Con lo scopo di incrementare la capillarità dei propri servizi la Banca Monte dei Paschi di Siena decise di realizzare delle postazioni di self banking da posizionare in occasioni di manifestazioni, in prossimità di insediamenti produttivi o turistici, oppure in quartieri e località distanti dalle proprie dipendenze. La soluzione più ovvia, fino a quel momento adottata, era quella di realizzare un piccolo manufatto in muratura, con caratteristiche fisiche idonee a garantire la sicurezza dell’apparecchiatura elettronica di self banking contro le effrazioni, dotandola nel contempo degli impianti idonei a creare all’interno un microclima ottimale per il funzionamento degli apparati elettronici. Alla luce della politica socio ambientale adottata da alcuni anni dalla Banca MPS, il progettista, l’arch. Franco Biondi, ha cercato di conferire alla postazione dei contenuti che andassero al di là della mera funzionalità e del rapporto con il contesto circostante. L’obiettivo era quello di realizzare un’architettura con un impatto nullo nei confronti dell’ambiente ma che addirittura contribuisse ad un apporto positivo nei confronti del suddetto alla stregua di un albero. Inoltre la postazione di self-banking doveva essere realizzata in serie in officina per poi essere facilmente trasportabile e assemblabile sul posto.
Ne è scaturito un manufatto costituito essenzialmente da cinque elementi distinti: un elemento di forma cubica atto a contenere gli impianti e l’apparecchiatura self-service; una struttura di sostegno della copertura rivestita in acciaio cor-ten; una copertura inclinata per proteggere il cubo dalle intemperie, per ombreggiare la postazione e per generare l’energia necessaria al funzionamento delle apparecchiature elettroniche e di illuminazione; una parete metallica frangisole; una “pelle esterna”, tipo facciata ventilata GRANITECH, costituita da piastrelle di grès porcellanato Fiandre Extra White ACTIVE.
La facciata ventilata del cubo espleta due delle tre funzioni che attribuiscono al bancomat solare l’appellativo di “architettura attiva”: generare, grazie ad uno studio attento delle ombre portate della copertura fotovoltaica e della rete laterale, fra la superficie ceramica e quella blindata, un moto convettivo dell’aria (effetto camino) che contribuisce a creare naturalmente all’interno del cubo un microclima, per temperatura e tasso di umidità, ideale al funzionamento delle apparecchiature elettroniche senza l’ausilio di un impianto di climatizzazione che dissipa energia; contribuire all’abbattimento degli agenti inquinanti presenti nell’atmosfera grazie all’azione foto catalitica del biossido di titanio presente nelle piastrelle di grès porcellanato Fiandre Extra White ACTIVE. La terza funzione “attiva” del bancomat solare è rappresentata dalla produzione di energia elettrica, necessaria al funzionamento delle apparecchiature e del sistema di illuminazione, tramite i pannelli fotovoltaici installati nella copertura inclinata.
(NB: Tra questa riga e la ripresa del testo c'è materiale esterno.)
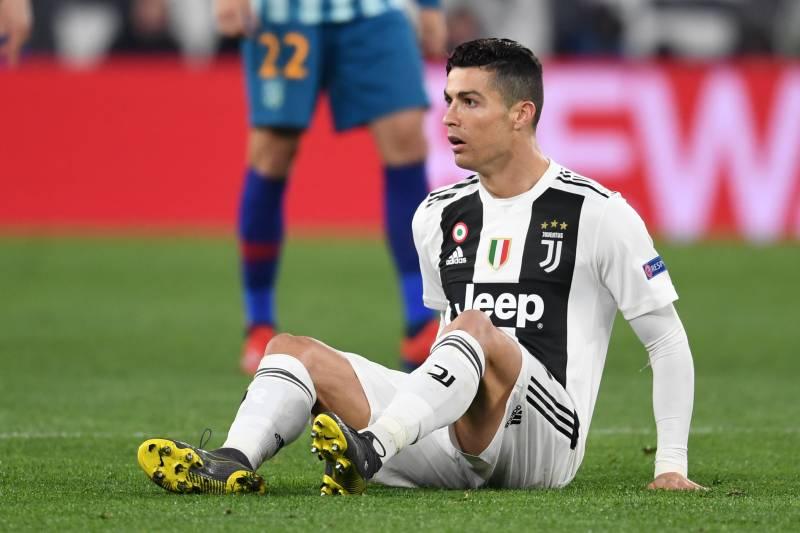 buy popular a9b58 99048 Cristiano Ronaldo Diagnosed with Minor Flexor Injury Ahead ...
La parete frangisole è realizzata con una rete metallica in acciaio inox di tipo architettonico ed ha, come già descritto in precedenza, sia la funzione di proiettare sulla parete ventilata GRANITECH del cubo più esposta ai raggi solari una superficie di ombra e sia quella di sostenere insegne o messaggi pubblicitari della Banca. La modularità della “pelle esterna Fiandre ACTIVE” è stata studiata appositamente per l’installazione di monitor LCD idonei per la pubblicità e l’informazione dinamica, oppure, come nell’ultima postazione realizzata, una piastrella 600×600 mm. è stata resa apribile per occultare le prese di ricarica di veicoli ecologici.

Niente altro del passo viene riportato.